Listen to the recording of Sally Young who was in conversation with Mark Kenny on her new book Media Monsters The Transformation of Australia's Newspaper Empires, on the Experience ANU SoundCloud channel.
Sally Young will be in conversation with Mark Kenny on her new book Media Monsters The Transformation of Australia's Newspaper Empires, which uncovers the key players, their political connections and campaigns and the corporate failures and triumphs of the companies that still influence Australia today.
In 1941, the paper emperors of the Australian newspaper industry helped bring down Robert Menzies. Over the next 30 years, they grew into media monsters. Sally Young's book reveals the transformation from the golden age of newspapers during World War II, through Menzies' return and the rise of television, to Gough Whitlam's 'It's Time' victory in 1972.
During this crucial period, twelve independent newspaper companies turned into a handful of multimedia giants. They controlled newspapers, magazines, radio and television stations. Their size and reach was unique in the western world. Playing politics was vital to this transformation. The newspaper industry was animated by friendships and rivalries, favours and deals, and backed by money and influence, including from mining companies, banks and the Catholic Church.
::::
Requirement A: Check each statement against the Media Monsters passage and answer yes or no, quoting the deciding words: (i) Twelve independent newspaper companies became a handful of multimedia giants. (ii) The book's account ends with the rise of television. (iii) The companies' size and reach were common across the western world.
Requirement B: Carry on the Media Monsters passage from where it stops.
These rows come from a separate source.

Stored items:
::::
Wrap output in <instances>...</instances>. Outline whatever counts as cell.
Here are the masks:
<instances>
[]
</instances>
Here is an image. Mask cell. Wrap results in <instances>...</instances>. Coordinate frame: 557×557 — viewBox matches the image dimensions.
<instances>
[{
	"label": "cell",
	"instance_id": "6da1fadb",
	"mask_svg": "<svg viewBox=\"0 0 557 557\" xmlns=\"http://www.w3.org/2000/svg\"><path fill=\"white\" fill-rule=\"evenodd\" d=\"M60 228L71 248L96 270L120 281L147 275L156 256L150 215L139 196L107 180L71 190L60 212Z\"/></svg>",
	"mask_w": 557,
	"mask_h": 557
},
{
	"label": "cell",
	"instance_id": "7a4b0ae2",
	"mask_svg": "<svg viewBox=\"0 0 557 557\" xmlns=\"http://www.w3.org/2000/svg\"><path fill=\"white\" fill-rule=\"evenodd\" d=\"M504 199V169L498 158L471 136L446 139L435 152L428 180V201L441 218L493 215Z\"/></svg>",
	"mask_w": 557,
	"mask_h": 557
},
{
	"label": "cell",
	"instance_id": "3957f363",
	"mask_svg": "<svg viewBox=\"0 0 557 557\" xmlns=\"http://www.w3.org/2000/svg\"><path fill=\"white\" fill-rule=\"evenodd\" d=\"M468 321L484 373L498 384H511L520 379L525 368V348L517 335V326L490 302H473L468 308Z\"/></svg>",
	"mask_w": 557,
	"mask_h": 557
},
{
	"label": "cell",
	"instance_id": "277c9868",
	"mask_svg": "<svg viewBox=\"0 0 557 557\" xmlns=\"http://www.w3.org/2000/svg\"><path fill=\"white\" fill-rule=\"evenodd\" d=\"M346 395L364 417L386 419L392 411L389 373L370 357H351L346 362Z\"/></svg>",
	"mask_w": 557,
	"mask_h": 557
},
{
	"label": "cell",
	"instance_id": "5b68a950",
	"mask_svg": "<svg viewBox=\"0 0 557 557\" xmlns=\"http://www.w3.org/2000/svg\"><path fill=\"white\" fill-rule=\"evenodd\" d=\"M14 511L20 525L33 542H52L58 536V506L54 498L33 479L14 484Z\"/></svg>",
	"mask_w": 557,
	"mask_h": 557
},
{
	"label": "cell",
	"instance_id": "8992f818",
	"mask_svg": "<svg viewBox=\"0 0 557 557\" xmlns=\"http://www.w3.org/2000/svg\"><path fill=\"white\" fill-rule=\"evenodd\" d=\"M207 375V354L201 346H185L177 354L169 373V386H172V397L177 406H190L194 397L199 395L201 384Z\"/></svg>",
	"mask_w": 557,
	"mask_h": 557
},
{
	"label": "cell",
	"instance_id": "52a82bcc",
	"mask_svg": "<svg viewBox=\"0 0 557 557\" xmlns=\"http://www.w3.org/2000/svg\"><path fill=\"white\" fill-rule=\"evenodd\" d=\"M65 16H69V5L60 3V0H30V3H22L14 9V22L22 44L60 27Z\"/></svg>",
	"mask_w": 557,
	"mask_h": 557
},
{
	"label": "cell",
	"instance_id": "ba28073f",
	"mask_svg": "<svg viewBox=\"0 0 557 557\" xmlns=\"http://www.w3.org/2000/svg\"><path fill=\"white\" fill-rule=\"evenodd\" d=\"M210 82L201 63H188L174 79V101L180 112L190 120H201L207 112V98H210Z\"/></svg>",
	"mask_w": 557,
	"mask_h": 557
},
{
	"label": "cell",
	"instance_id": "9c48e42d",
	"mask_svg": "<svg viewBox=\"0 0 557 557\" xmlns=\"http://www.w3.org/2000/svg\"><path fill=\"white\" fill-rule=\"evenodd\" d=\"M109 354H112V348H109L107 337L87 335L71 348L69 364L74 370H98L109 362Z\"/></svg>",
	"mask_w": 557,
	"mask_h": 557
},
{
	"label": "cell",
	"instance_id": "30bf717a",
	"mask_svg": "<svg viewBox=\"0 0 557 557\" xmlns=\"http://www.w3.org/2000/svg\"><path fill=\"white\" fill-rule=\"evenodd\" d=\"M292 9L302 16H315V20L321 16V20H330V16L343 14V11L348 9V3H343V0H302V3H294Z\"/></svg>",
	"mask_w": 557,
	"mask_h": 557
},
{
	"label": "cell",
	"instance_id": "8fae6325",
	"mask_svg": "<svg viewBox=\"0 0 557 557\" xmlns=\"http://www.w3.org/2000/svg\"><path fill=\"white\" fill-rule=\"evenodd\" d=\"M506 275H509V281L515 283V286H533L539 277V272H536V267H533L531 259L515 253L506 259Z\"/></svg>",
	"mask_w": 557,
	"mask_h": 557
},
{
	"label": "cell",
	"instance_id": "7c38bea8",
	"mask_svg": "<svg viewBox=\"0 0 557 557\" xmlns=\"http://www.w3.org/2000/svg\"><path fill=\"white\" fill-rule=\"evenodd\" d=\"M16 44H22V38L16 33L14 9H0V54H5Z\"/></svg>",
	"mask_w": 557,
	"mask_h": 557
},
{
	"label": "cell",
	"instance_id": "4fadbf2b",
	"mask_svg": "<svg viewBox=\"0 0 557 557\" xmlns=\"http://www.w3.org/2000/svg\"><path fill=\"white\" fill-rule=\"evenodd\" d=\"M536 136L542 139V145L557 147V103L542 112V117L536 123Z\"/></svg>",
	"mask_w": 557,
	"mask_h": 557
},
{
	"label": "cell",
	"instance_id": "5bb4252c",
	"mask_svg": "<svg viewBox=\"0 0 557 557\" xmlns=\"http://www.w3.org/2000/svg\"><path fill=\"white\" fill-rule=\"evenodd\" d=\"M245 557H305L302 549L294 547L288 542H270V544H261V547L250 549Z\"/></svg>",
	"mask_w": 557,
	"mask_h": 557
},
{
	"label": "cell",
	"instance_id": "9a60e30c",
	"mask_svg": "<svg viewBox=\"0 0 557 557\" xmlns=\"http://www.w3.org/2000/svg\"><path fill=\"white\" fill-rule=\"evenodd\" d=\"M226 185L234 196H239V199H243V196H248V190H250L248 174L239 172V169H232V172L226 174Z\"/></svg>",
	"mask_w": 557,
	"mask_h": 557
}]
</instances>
::::
Exercise result A:
(i) Yes: "twelve independent newspaper companies turned into a handful of multimedia giants."
(ii) No: "to Gough Whitlam's 'It's Time' victory in 1972."
(iii) No: "Their size and reach was unique in the western world."

Exercise result B:
Even internationally, Australia's newspaper owners and executives were considered a shrewd and ruthless bunch. The hard men of the industry included Rupert Murdoch, Frank Packer, Warwick Fairfax's top executive Rupert Henderson, and Jack Williams, the unsung empire builder of the Herald and Weekly Times.
'Essential reading for anyone with a serious interest in how power has been exercised in this country.' Frank Bongiorno.
Sally Young is Professor of Political Science at the University of Melbourne, a Fellow of the Australian Academy of Humanities and a regular media commentator. Since 2019, she has been a research committee member of the Centre for Public Integrity contributing expert advice on research aimed at strengthening Australian democracy. Paper Emperors: The Rise of Australia's Newspaper Empires ( 2019), the first in her series on the political and corporate history of Australian newspapers, was awarded the Colin Roderick Literary Award, the Australian Political Studies Association (APSA) Henry Mayer Book Prize and was long-listed for the Stella Prize.
Mark Kenny is Professor at the Australian Studies Institute at ANU, where he hosts the popular podcast series 'Democracy Sausage' .Mark is the Canberra Times political analyst and a regular on the ABC's Insiders program, Sky News Agenda, and radio programs across the country.
The vote of thanks will be given by award-winning author, Frank Bongiorno AM, who is a Professor of History, Research School of Social Sciences ANU and President of the Australian Historical Association.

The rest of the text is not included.